- **ACTIVITY**:
Reproduce the data in full, exactly as given, leaving images out.

- **SUPPLIED MATERIAL**:

_ _ _ _

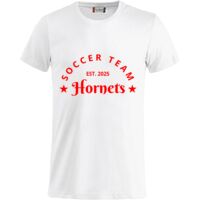 Clique Basic-T Miniaturansicht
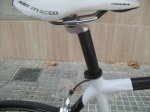 fotos de bici 007.jpg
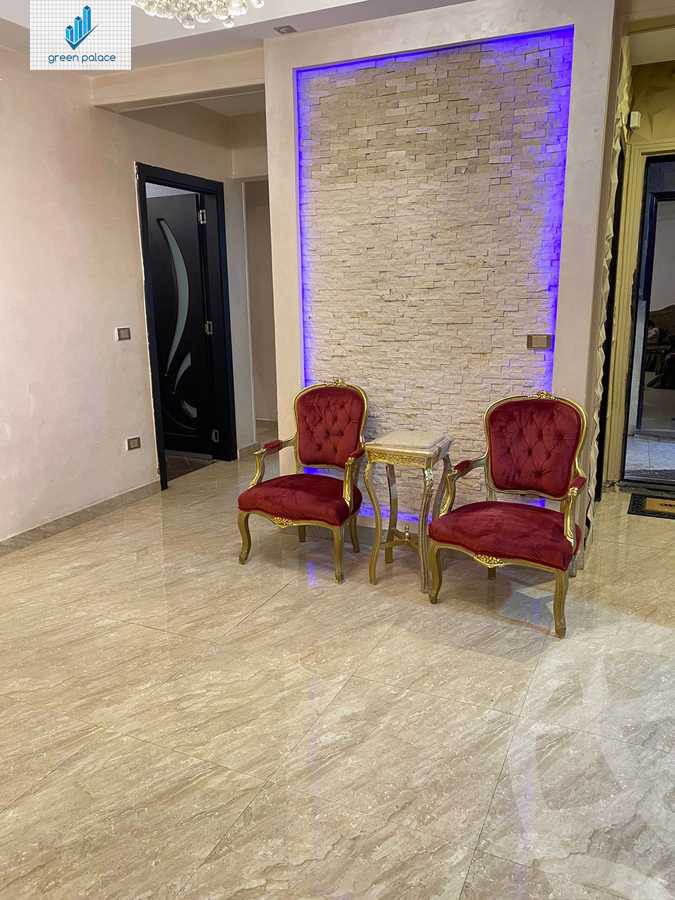 https://aqarmap.com.eg/en/listing/4665857-for-rent-cairo-dokki-mydn-lmsh-amin-el-rafaey-st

_ _ _ _

- **SOLUTION TO THE EXERCISE**:
 Clique Basic-T Miniaturansicht
 fotos de bici 007.jpg
 https://aqarmap.com.eg/en/listing/4665857-for-rent-cairo-dokki-mydn-lmsh-amin-el-rafaey-st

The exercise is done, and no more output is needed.